Your copy of the lines below must match them exactly and contain no images.

### Data provided
++++++

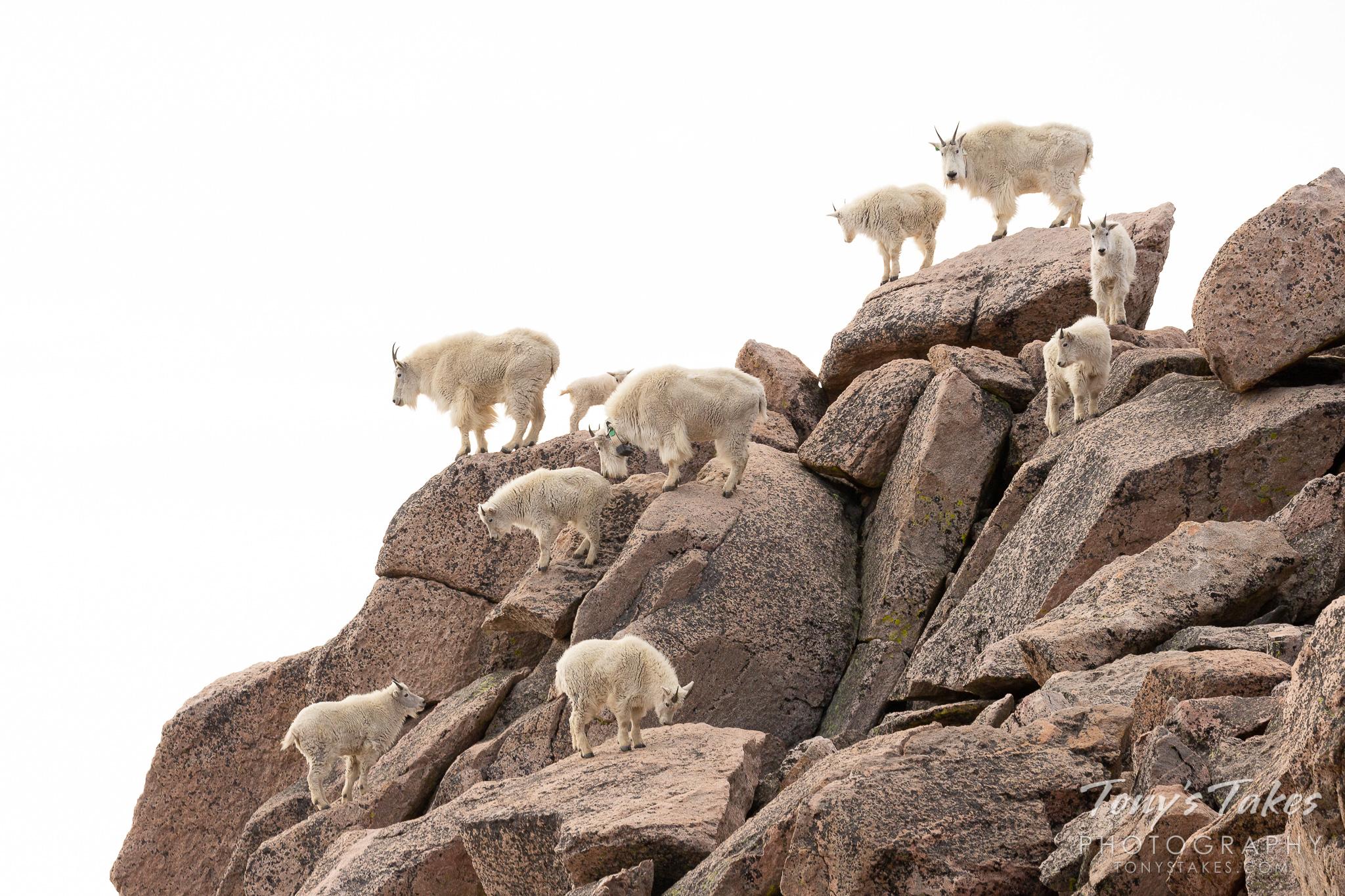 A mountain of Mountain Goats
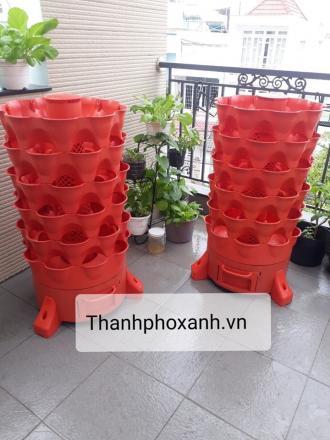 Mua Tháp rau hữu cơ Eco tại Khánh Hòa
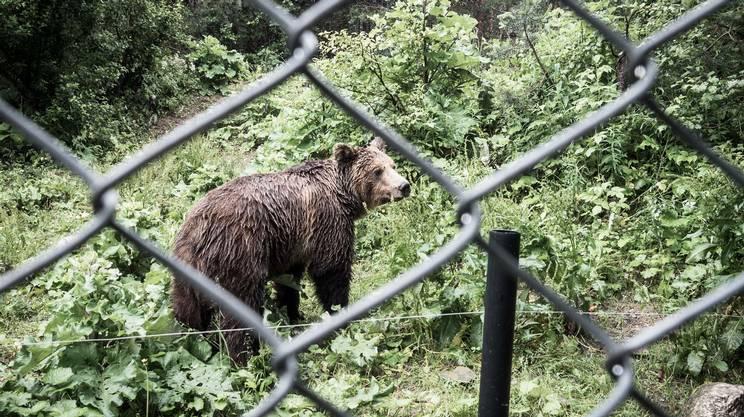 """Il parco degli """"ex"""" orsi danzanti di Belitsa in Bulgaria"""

++++++

### Answer for the task
 A mountain of Mountain Goats
 Mua Tháp rau hữu cơ Eco tại Khánh Hòa
 """Il parco degli """"ex"""" orsi danzanti di Belitsa in Bulgaria"""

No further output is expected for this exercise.